Why were these changes made?
The federal government would have us believe that amendments to the Fisheries Act were needed to address concerns of cottage owners, farmers and local governments because the original Fisheries Act forces governments to protect “ditches” the same way as they do lakes and rivers.
[U]nder the current system, drainage ditches, man made reservoirs and irrigation channels are subject to the same rules and guidelines as rivers, lakes, and oceans that support fish and local fisheries.
Sound bites like this one can sound reasonable, even when they are simply wrong. The original Fisheries Act does not indiscriminately “treat all bodies of water in the same way” – it protects all fish habitat (although even then, the government has considerable discretion in terms of how it protects fish habitat and when it authorizes its destruction). If a lake is not fish habitat, then it does not receive any legal protection under the Fisheries Act. But if a body of water has fish in it, or provides food for fish, then it does – even if someone believes it is “just” a ditch. To announce that certain bodies of water are not fish habitat simply because that’s politically convenient is unscientific and does not protect fish.
Moreover, the government has offered no compelling evidence that practical concerns about implementation of the Fisheries Act could not be addressed in appropriate circumstances under the existing Act (given the enormous discretion the Fisheries Act already provides to authorize alteration of fish habitat).
And the fact remains that the Fisheries Act amendments will fail to protect fish even in water that the government agrees is fish habitat. Unlike the current Act, the new law prohibiting harm to fish habitat would only make “serious harm” illegal – and, as we’ve written previously, there are so many holes in that definition that you could drive a dump truck through it.

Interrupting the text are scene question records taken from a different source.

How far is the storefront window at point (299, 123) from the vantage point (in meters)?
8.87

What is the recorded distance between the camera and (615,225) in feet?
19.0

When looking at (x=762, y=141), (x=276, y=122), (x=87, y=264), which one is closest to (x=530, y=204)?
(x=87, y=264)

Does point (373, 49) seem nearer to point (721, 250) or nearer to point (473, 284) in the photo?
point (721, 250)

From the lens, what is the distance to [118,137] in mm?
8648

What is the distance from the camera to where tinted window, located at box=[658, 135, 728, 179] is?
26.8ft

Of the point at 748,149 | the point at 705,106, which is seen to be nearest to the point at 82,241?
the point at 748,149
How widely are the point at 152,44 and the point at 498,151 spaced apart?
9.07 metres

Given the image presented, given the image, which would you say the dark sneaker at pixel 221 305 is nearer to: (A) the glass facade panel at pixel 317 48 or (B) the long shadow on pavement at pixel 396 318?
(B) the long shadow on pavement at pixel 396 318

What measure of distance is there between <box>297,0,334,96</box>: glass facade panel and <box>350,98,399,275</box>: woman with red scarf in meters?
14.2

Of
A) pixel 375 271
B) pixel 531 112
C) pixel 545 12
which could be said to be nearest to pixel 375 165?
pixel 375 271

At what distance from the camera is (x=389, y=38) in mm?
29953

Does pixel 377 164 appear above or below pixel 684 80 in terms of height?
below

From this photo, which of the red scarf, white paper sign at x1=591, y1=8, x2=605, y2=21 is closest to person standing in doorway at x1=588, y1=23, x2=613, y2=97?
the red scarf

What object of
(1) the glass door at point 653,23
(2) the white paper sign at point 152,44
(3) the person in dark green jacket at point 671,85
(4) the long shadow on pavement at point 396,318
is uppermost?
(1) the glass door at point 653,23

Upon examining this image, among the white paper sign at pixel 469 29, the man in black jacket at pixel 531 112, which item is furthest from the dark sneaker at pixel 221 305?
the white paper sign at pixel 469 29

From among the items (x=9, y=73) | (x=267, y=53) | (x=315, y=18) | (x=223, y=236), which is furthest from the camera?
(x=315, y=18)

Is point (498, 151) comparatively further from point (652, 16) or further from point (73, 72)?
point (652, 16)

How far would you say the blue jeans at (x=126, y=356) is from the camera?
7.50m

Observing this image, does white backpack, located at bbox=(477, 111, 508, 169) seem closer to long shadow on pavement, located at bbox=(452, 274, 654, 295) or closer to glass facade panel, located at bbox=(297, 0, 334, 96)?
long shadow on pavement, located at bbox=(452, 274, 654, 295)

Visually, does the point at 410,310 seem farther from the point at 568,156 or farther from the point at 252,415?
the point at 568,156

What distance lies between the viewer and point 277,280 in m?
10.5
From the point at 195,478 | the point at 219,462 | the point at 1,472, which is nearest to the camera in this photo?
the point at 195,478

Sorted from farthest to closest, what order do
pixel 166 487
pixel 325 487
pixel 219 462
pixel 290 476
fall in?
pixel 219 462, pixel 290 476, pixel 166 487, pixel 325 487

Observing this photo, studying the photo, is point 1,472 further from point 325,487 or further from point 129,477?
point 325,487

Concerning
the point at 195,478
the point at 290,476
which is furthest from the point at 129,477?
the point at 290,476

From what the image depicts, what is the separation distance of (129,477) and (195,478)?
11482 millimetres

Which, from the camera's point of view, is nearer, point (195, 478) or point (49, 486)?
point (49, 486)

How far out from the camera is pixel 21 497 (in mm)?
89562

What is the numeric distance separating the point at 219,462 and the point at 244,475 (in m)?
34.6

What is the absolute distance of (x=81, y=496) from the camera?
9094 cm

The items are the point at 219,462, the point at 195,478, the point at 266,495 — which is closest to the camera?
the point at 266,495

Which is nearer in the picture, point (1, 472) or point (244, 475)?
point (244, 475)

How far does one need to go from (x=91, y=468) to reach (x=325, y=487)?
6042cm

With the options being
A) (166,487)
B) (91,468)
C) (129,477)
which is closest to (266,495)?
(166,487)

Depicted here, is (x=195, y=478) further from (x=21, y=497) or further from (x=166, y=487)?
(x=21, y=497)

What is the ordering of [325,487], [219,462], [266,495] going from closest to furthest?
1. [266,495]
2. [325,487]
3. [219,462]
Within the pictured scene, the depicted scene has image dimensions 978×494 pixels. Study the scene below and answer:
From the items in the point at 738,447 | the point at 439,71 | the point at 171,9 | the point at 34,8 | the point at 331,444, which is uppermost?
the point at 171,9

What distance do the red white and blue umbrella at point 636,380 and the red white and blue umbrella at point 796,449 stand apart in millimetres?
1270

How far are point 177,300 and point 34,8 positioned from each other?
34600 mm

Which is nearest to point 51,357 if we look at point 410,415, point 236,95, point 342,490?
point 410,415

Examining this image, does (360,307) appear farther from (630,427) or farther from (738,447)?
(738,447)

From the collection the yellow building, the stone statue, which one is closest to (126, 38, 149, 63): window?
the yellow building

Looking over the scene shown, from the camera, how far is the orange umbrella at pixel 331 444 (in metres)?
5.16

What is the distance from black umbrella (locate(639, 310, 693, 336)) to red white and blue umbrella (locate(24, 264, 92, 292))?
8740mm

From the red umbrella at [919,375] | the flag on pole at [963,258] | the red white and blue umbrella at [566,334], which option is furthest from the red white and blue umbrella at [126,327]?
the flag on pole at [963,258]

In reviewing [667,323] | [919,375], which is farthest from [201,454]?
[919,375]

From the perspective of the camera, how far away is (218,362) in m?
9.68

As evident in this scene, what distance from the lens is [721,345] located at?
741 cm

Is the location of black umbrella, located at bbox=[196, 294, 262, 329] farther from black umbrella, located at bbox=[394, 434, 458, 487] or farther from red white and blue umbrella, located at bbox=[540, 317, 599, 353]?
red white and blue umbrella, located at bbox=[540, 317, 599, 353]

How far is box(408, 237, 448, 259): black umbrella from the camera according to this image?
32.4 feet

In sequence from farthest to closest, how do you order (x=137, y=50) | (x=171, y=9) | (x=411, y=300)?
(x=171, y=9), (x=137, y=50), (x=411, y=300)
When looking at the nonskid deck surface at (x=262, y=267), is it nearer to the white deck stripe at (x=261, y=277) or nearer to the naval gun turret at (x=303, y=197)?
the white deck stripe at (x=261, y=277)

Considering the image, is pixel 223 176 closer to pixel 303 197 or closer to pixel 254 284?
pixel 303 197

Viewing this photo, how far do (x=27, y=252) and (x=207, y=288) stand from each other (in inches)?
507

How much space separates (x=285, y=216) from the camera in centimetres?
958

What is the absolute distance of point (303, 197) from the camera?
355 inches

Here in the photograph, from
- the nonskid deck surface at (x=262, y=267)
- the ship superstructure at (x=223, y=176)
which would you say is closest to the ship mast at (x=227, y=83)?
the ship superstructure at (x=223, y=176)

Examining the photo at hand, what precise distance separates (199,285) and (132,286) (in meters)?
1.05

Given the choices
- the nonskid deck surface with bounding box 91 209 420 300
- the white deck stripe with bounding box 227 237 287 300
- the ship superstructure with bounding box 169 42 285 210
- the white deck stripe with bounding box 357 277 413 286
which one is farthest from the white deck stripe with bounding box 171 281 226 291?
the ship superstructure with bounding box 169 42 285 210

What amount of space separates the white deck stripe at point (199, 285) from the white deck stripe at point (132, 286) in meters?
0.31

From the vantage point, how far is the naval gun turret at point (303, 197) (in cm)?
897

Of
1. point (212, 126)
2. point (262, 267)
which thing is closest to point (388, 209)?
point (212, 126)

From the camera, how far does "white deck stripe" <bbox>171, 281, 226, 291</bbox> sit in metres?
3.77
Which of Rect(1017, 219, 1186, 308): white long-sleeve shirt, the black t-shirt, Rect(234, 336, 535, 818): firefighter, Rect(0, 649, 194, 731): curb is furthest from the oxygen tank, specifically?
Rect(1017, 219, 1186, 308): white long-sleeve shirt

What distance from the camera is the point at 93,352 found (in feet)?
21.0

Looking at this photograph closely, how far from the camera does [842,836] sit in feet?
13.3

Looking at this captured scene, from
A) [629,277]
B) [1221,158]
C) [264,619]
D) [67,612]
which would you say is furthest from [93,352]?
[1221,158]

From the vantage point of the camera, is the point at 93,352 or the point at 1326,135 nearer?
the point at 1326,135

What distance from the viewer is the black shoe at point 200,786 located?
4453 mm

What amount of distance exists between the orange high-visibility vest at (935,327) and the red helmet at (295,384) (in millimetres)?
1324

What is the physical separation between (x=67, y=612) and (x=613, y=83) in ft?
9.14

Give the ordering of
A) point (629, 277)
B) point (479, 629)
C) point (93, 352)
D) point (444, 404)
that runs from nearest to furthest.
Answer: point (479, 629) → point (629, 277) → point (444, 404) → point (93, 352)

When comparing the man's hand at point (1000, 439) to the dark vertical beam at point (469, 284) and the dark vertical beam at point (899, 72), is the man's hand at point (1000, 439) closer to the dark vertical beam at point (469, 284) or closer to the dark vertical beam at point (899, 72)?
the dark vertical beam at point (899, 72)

The serious harm provision is without a doubt the most significant change to the Fisheries Act under Bill C-38, and yet government statements about the changes rarely mention it – instead claiming that the changes will allow government to focus on fish species or fish waters that deserve protection. So let us be clear – the “serious harm” provisions will reduce legal protection for all fish and all fish waters – even those that everyone agrees deserve legal protection. The habitat of many other fish species may not have even this level of protection.
Although there is little evidence that changes were required to address practical concerns about implementation of the law, there is evidence that the Fisheries Act changes were lobbied for by resource industries, particularly the oil and gas sector, in order to pave the way for resource development. As we’ve reported previously, on December 12, 2011, just months before Bill C-38 was introduced, several oil and gas industry associations wrote to the government specifically requesting that the Fisheries Act (among other Acts) be overhauled. Similarly, in June, 2012, Keith Ashfield, then Fisheries Minister, explained that the Fisheries Act amendments would offer increased flexibility in authorizing pollution:
There are currently few tools to authorize pollution other than by detailed regulations. For example, the amended Fisheries Act will provide flexibility and establish new tools to authorize deposits of deleterious substances.
Let’s keep speaking up
So thanks again to those who have spoken up. But I’m going to ask you to speak up even louder, and often. Talk to your friends, family and neighbours. Meet with your MP. Write letters to the editor and more letters to the government. We need the government to know that gutting protection for fish is not acceptable. Because No Habitat = No Fish.